WHAT IS SOLE?
The name sole was given to this fish due to its resemblance to a sandal. They are flat in shape being brown on top (with both eyes) and have a white underbelly. In Europe this refers to a specific family of fish while in the States it has become a more generic term that applies to their cousins (like flounders) as well. Being a cold water, bottom feeder like cod, this fish has a more “meat-like” texture then most.
WHERE DO SOLE COME FROM?
Their unique flat body shape evolved exceptionally quickly in the north Atlantic and Mediterranean Sea. In under 3 million years they adopted their flat shape with both eyes on top.
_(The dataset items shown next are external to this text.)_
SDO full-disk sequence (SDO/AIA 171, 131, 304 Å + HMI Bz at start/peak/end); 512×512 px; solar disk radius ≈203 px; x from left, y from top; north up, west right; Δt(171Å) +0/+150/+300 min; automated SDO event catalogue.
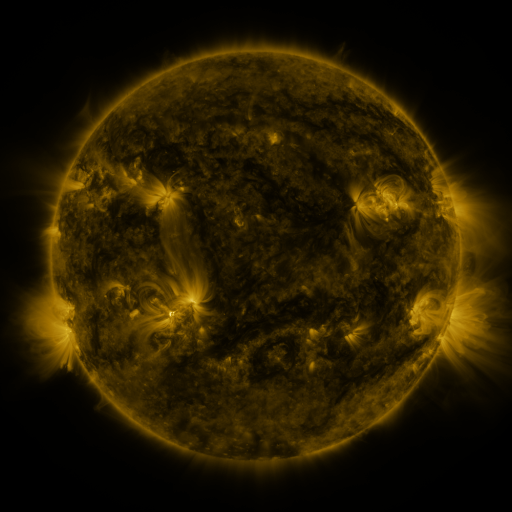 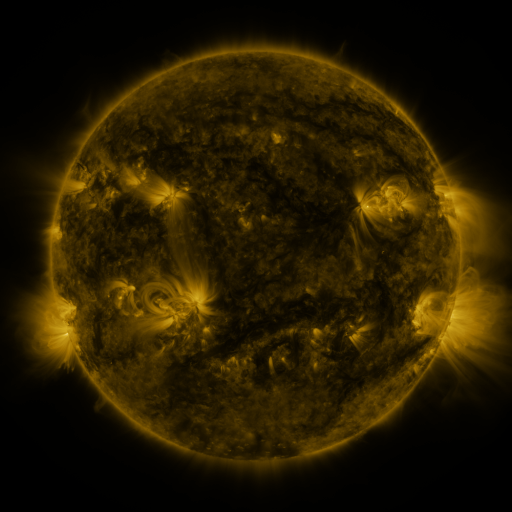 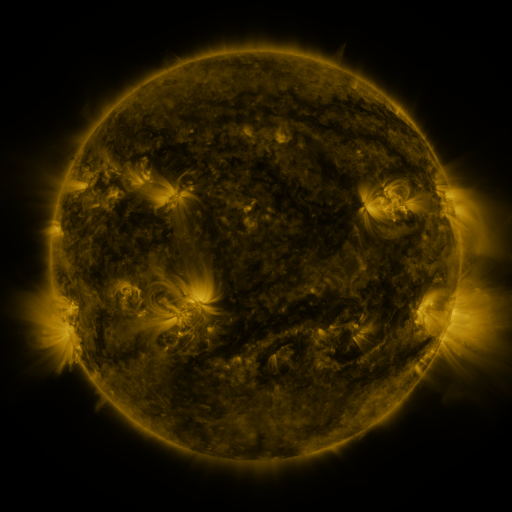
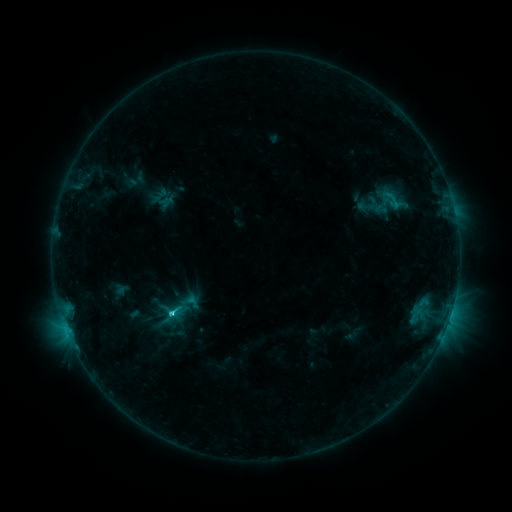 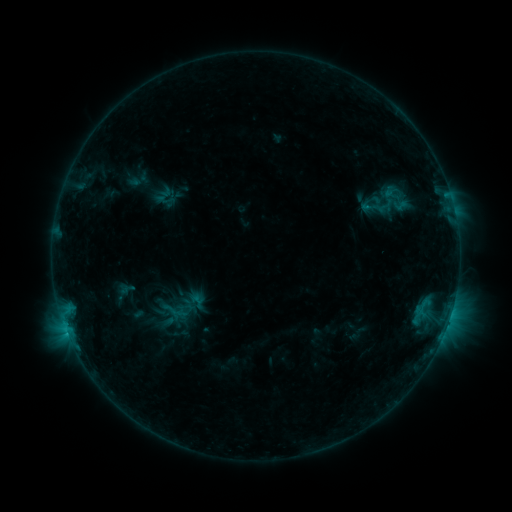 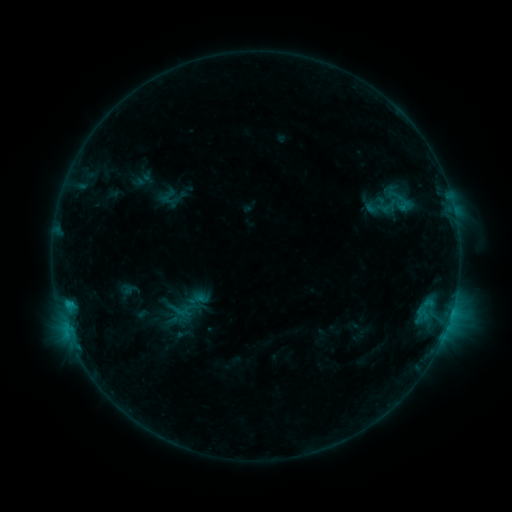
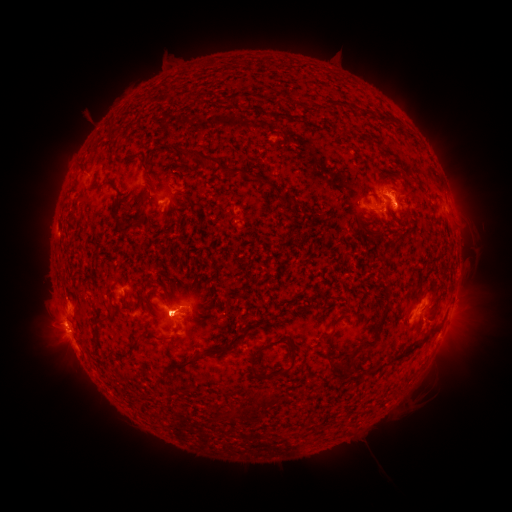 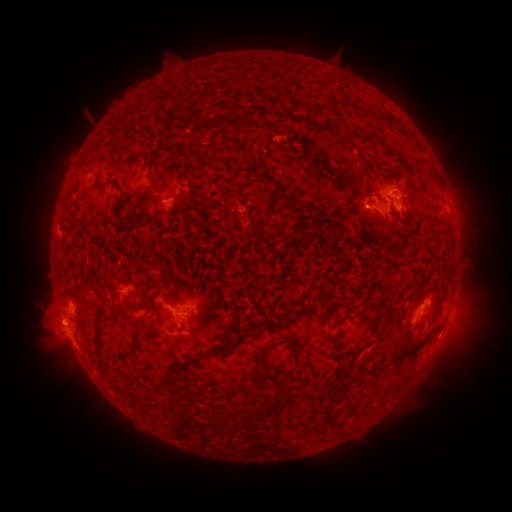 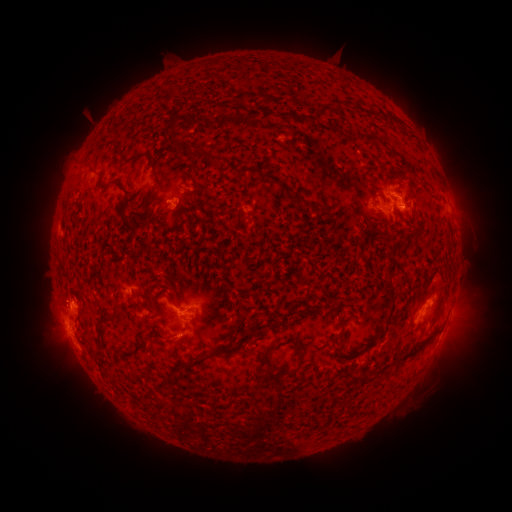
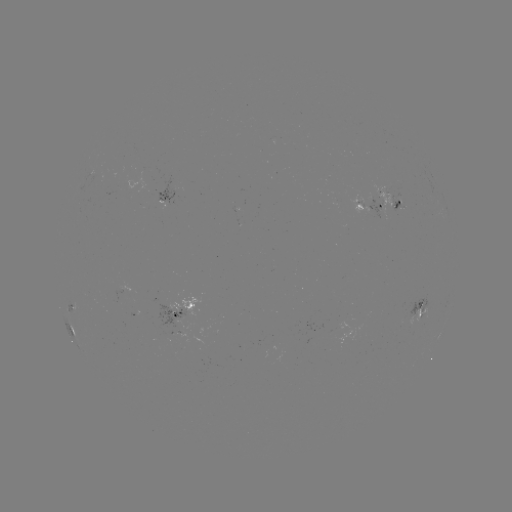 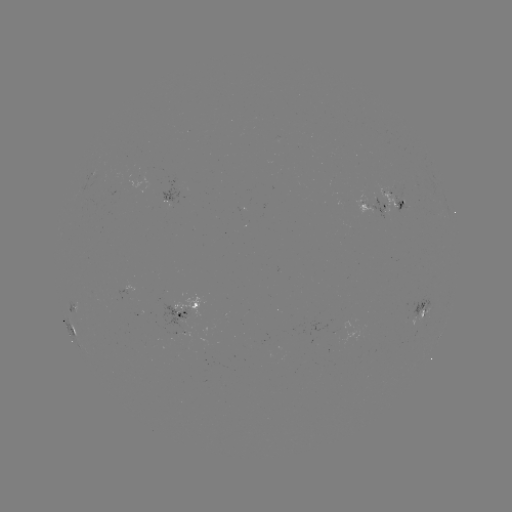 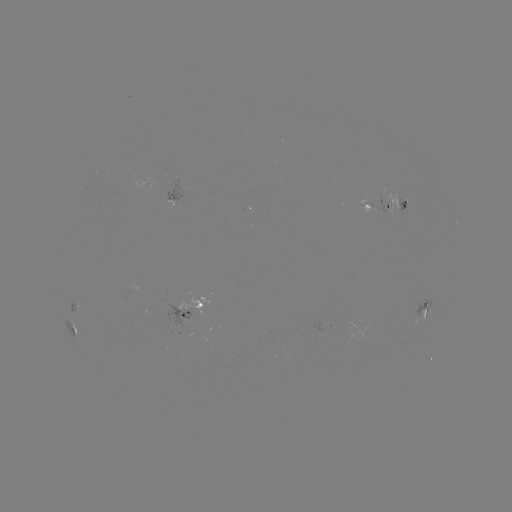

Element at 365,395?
filament eruption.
Whales for example needed over 20 million years to evolve into their current, unique aquatic state. While the Dover sole in particular is still native to Europe, it’s cousins can be found in the Pacific ocean as well.
WHEN IS SOLE IN SEASON?
These dates are wildly different depending where in the world this fish is located. In the Pacific Northwest of the U.S.A. Pacific sole spawn from November to April. European Dover sole spawn from February to April in comparison.
IS SOLE HEALTHY TO EAT?
Being a bottom feeder and low on the food chain, it is relatively low in mercury and safe to eat in moderation. However it is also low in natural oils (a.k.a. the fats that are healthy for your heart). That is part of the reason why lean fish like sole work well in recipes that add fat.
WHAT IS SOLE MEUNIERE?
This very simple dish is a French classic that dates back to the court of Louis XIV. Meuniere is French for “miller’s wife” and refers to the fish being coated in flour. The beauty of this recipe is that it allows the flavor of the fish to shine while still sneaking in some fat and acid (to accentuate its taste). The fish is coated in flour and pan-fried in brown butter . It’s then served with lemon, parsley and pepper. Outside of France the recipe was first made famous by Julia Childe during her crusade to introduce French cooking to Americans.